Observation and Target Encoding

tEncoding.png

Text can be represented as a numerical vector which is also a count-based representation based on heuristics.

One-Hot Representation

Starts with a zero vector and sets 1 to the corresponding index of the word if present in the text.

Ex:
This is the best day ever.
This is the best laptop here.

Vocabulary: {‘this’, ‘is’, ‘the’, ‘best’, ‘day’, ‘laptop’, ‘ever’, ‘here’}

Binary encoding for “this is the best” is [1,1,1,1,0,0,0,0]

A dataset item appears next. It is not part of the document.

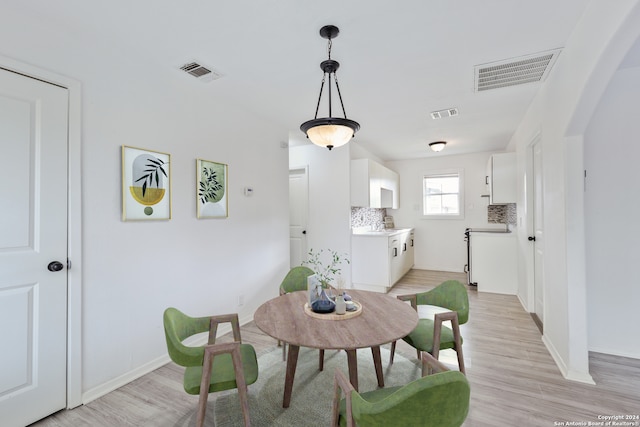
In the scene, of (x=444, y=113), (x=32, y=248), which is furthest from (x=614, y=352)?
(x=32, y=248)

  this is the best day laptop ever here
1this 1 0 0 0 0 0 0 0
1is 0 1 0 0 0 0 0 0
1the 0 0 1 0 0 0 0 0
1best 0 0 0 1 0 0 0 0
1day 0 0 0 0 1 0 0 0
1laptop 0 0 0 0 0 1 0 0
1ever 0 0 0 0 0 0 1 0
1here 0 0 0 0 0 0 0 1

One-hot representation for encoding the sentences “This is the best day ever” and “This is the best laptop here”

TF Representation

TF Representation is the sum of one-hot representations of each word in the sentence. The sentence “This here is the best laptop this day” using the previous one-hot encoding would give the encoding [2, 1, 1, 1, 1, 1, 0, 1].

from sklearn.feature_extraction.text import CountVectorizer
import seaborn as sns

corpus = ["This is the best day ever", "This is the best best laptop here"]
vocab = {'this', 'is' ,'the','best', 'day' ,'laptop', 'ever', 'here'}

one_hot_vectorizer = CountVectorizer(binary=True)
one_hot = one_hot_vectorizer.fit_transform(corpus).toarray()
sns.heatmap(one_hot, annot=True, cbar=False, xticklabels=vocab, yticklabels=['Sentence 1','Sentence 2'])

png

Collapsed one-hot representation with the corpus “This is the best day ever” and “This is the best best laptop here”.

TF-IDF Representation

The TF-IDF representation uses the word’s frequency in the corpus to weight said words. Common words are not as important but the rarer words will have more weight.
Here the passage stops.